The hoaxer, the hack and the astronomer

George Adamski

In the 1950s, George Adamski was one of the first to claim he’d been contacted by aliens. A handyman-cum-burger chef who lived near California’s Mount Palomar observatory, he produced a series of UFO photographs and wrote two best-selling books - Flying Saucers Have Landed and Inside the Spaceships.

Sexy blonde female Venusians took him on a trip to the moon, and a "master" explained that the aliens were here to save the solar system from nuclear radiation.

By the mid-50s, Adamski was expounding to a devoted audience the "cosmic philosophy" he had learned.
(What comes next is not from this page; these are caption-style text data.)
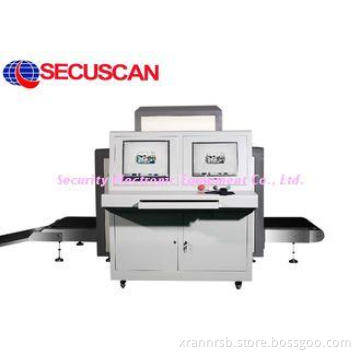 Security Luggage X Ray Machines 80 Degree for Checking Bagg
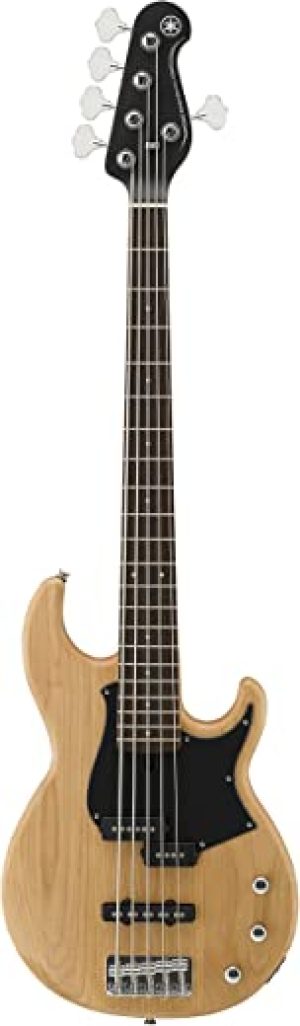 Yamaha BB235 BB-Series Guitarra de 5 cordas, Amarelo Natural Stain
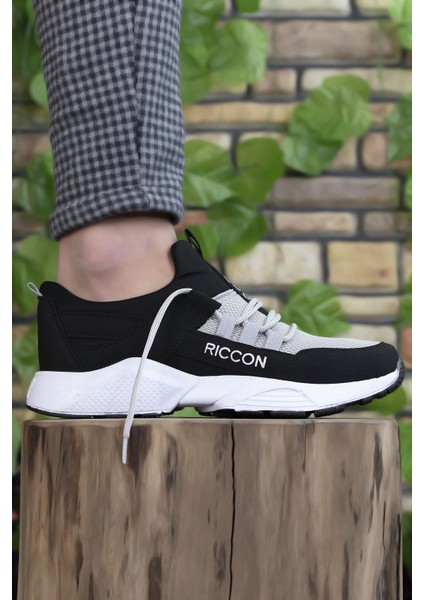 Siyah Buz Kadın-Erkek Sneaker 0012072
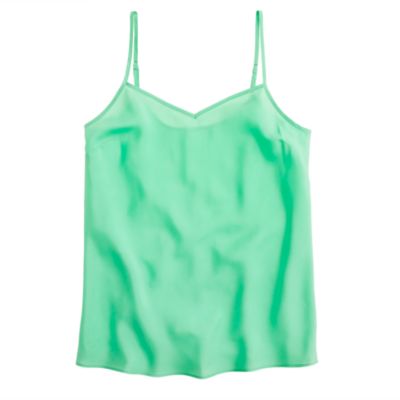 Silk cami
Adamski was eventually discredited. His tales had originally been written as fiction and rejected by publishers; repackaged as fact, they sold by the bushel. Adamski once remarked: "If it hadn’t been for Roosevelt, I’d never have had to get into flying saucers". He blamed President Roosevelt’s 1930s economic policies for ruining his literary career.

 

Raymond Palmer

In the 1940s, Raymond Palmer was editor of Amazing Stories, the world’s oldest - and, at the time, worst - sci-fi magazine. It was on its last legs when Palmer began running wild tales of beings who lived underground and controlled surface mortals by means of strange "rays". He presented these not as fiction by as fact, and tapped into a rich vein of paranoia. By 1945, Amazing’s circulation had shot up to 250,000.

It was only a small step from underground aliens to space aliens, and by 1947 he had sold three key ideas to his readers: aliens who kidnapped humans, strange memory losses, and mysterious men from the government who were alien agents. The magazine was backed by "readers’ letters", mostly written by Palmer. By the time of Kenneth Arnold’s saucer sighting that June, Amazing had created a fertile soil for UFO-mania.

 

J Allen Hynek

Dr J Allen Hynek, then a university astronomer, was hired by the US government in 1948 as a UFO consultant on Project Blue Book and Project Sign. Over the years he became concerned that the USAF didn’t want to explain things, just to explain them away. He felt the projects were under-resourced and under-ranked, never being run by senior enough officers. He did not suspect a government cover-up; as he put it, "they just didn’t care".

When Dr Edward Condon produced the 1,465-page negative report that closed down Blue Book in 1969, Hynek remained convinced that there had been no serious attempt to answer key questions.

In 1973 he founded the Center for UFO Studies, who International UFO Reporter, and Journal of UFO Studies are among the most respected publications in the field.